Ingredients
The following ingredients have 6 Servings
- 1 cup uncooked Jasmine rice
- 6 cups chicken broth (, for a thicker congee (7 to 8 cups for thinner congee))
- 2 chicken breasts ((or 4 boneless skinless thighs, about 1.5 lbs (680 g)))
- 2 teaspoons ginger (, grated)
- 1/2 teaspoon fine sea salt ((or to taste))
- 4 cups baby spinach ((or 2 cups frozen spinach) (*Footnote 1))
- 2 teaspoons toasted sesame oil
- 2 green onions (, chopped)
- Boiled or fried eggs
- Sriracha sauce or homemade chili oil
- Chinese pickles or fermented tofu
- Crushed roasted peanuts or roasted sesame seeds
- Chopped cilantro
Instruction
- Add Jasmine rice into a large bowl. Add tap water to cover. Use your hand to rinse the rice gently a couple times, then drain the water. Repeat 2 times. Transfer the drained rice into the Instant pot. Add chicken broth, chicken, and ginger.
- Close and seal the lid. Set to cook in manual mode on high pressure for 15 minutes. If using a pressure cooker, cook over medium heat until the pressure is added. Then cook on high pressure with medium-low heat for 15 minutes.

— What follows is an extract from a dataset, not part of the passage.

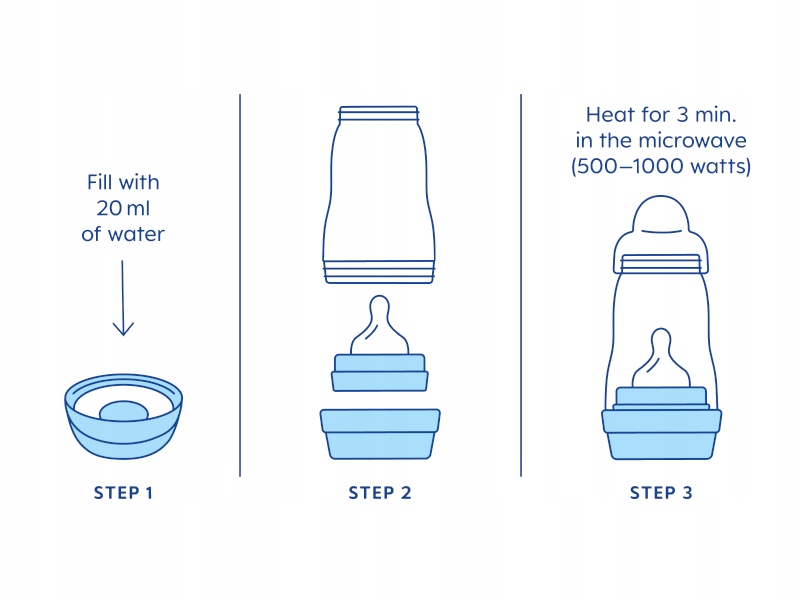 Fill with 20 ml of water

STEP 1

STEP 2

Heat for 3 min. in the microwave (500–1000 watts)

STEP 3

- Use natural release once done. Do not use fast release. (*Footnote 2)
- Transfer the chicken breasts to a big plate and shred them with forks. Transfer the chicken back into the pot.

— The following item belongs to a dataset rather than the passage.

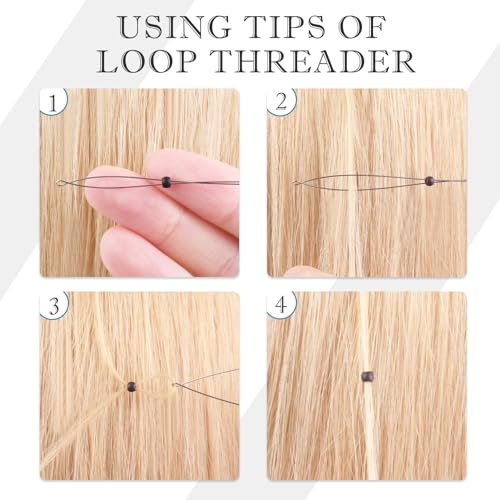 USING TIPS OF LOOP THREADER

1

2

3

4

- Turn on saute function. Add the spinach into the pot. Cook and stir for 1 minute and turn off the Instant Pot.
- Add toasted sesame oil and green onion. Stir to mix well.
- Transfer the congee into small serving bowls. Garnish with any toppings you prefer. Or you can simply serve the hot congee as it is.